### TASK PROMPT
Starting from the line that holds "Нині майже всі", output exactly each line through the end of the listing. Do not copy pictures.

### DATA SUPPLIED

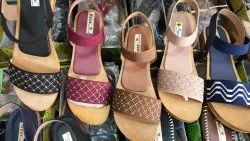wooden sole Flats & Sandals Women Footwear, Size: 37-42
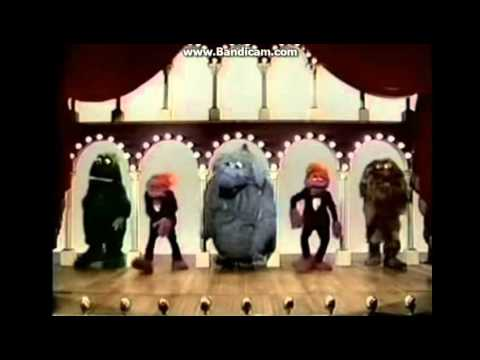 The Muppet Show Live Intro (2001)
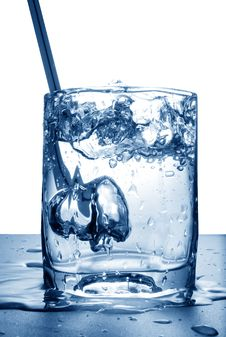 Free Water Splash In Glass Stock Images - 15974814
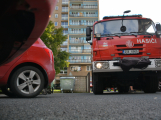 Tři metry k životu: Hasičům blokují průjezd špatně zaparkovaná auta (79)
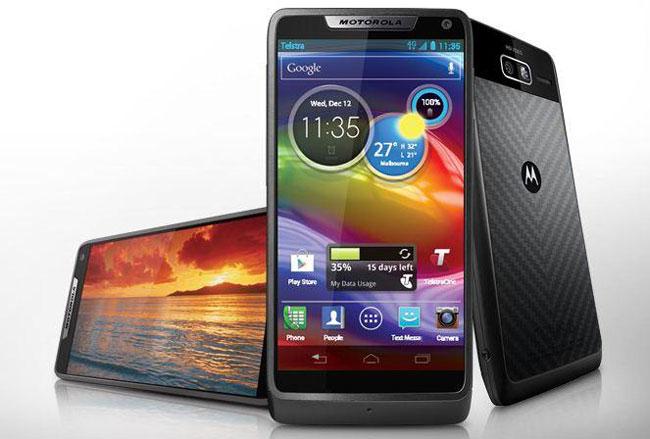 Spesifikasi dan Harga Motorola RAZR i XT890 Lengkap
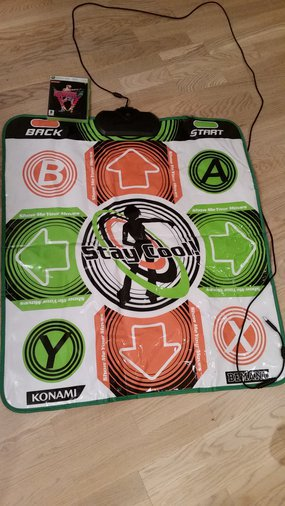 XBOX360 DANCING STAGE UNIVERSE + DANCE MAT XBOX 360
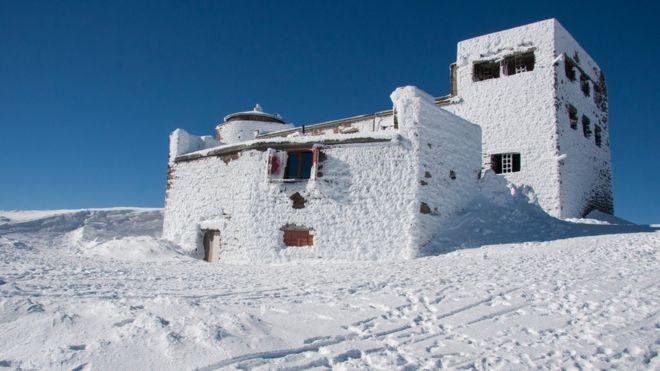 Нині майже всі приміщення, окрім туристичного притулку, закриті для відвідувачів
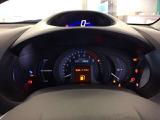メーターは上部にスピードメーター、下部にタコメーターや各種警告灯があります。
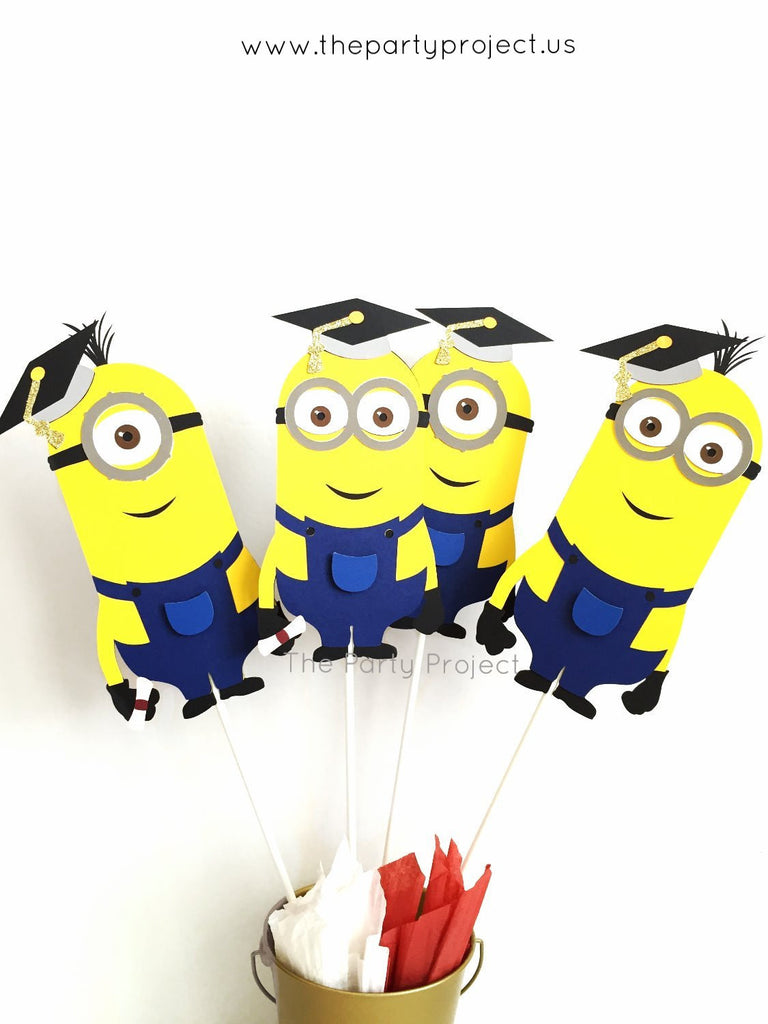 Graduation Minions Centerpiece | Minion Grad party.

### RESPONSE
 Нині майже всі приміщення, окрім туристичного притулку, закриті для відвідувачів
メーターは上部にスピードメーター、下部にタコメーターや各種警告灯があります。
 Graduation Minions Centerpiece | Minion Grad party.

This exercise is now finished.